Mr Musk's Twitter noted the stage landed within 10m of its target. Is that close enough for a safe droneship landing? Does anyone know how large the Read The Instructions platform is?
Regarding terrestrial landings: what are the logistics of Location of Takeoff-------->Location of Stage 1 Landing? Presumably a rocket that takes off from Cape Canaveral cannot have its primary stage come down also at Cape Canaveral.
In an ideal world (never exists), could they plan heavy launches in winter with no plans for stage recovery and in summer do lighter launches with better conditions for landing?

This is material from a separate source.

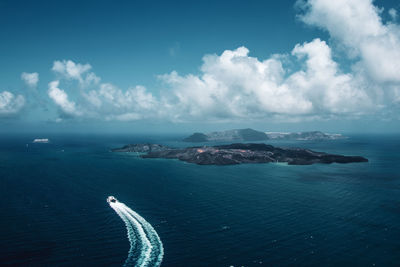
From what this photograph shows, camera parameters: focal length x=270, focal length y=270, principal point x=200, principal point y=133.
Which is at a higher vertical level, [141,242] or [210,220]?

I think that once landing and reuse of the first stage is somewhat reliable, they will probably start to offer two launch prices. If you want a cheap launch, you have to agree that they can defer the launch if there is no chance of recovering the booster. If you want it to go as soon as possible on your schedule, and not theirs, you have to pay more. I think they'd have plenty of customers who are prepared to pay more for that guarantee, but SpaceX gets to keep the premium even if they also get to keep the booster. Maybe there would be a price difference for "new" versus "refurbished" boosters, too.

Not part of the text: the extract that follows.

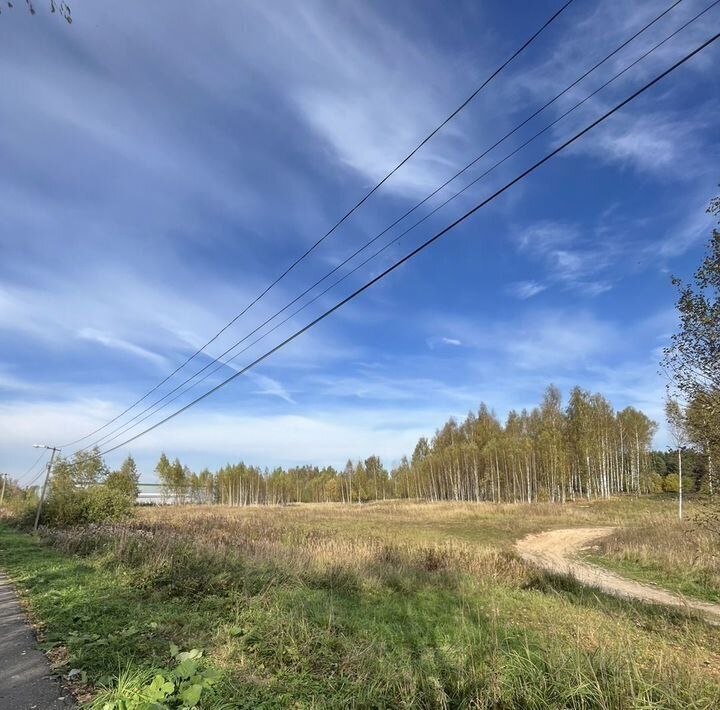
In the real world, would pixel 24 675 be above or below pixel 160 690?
below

Regarding terrestrial landings: what are the logistics of Location of Takeoff-------->Location of Stage 1 Landing? Presumably a rocket that takes off from Cape Canaveral cannot have its primary stage come down also at Cape Canaveral.
Mr Musk's Twitter noted the stage landed within 10m of its target. Is that close enough for a safe droneship landing?
Mr Musk's Twitter noted the stage landed within 10m of its target. Is that close enough for a safe droneship landing? Does anyone know how large the Read The Instructions platform is?
See Launch Complex 13... seems the good folks at Spacex and the A.F. believe otherwise.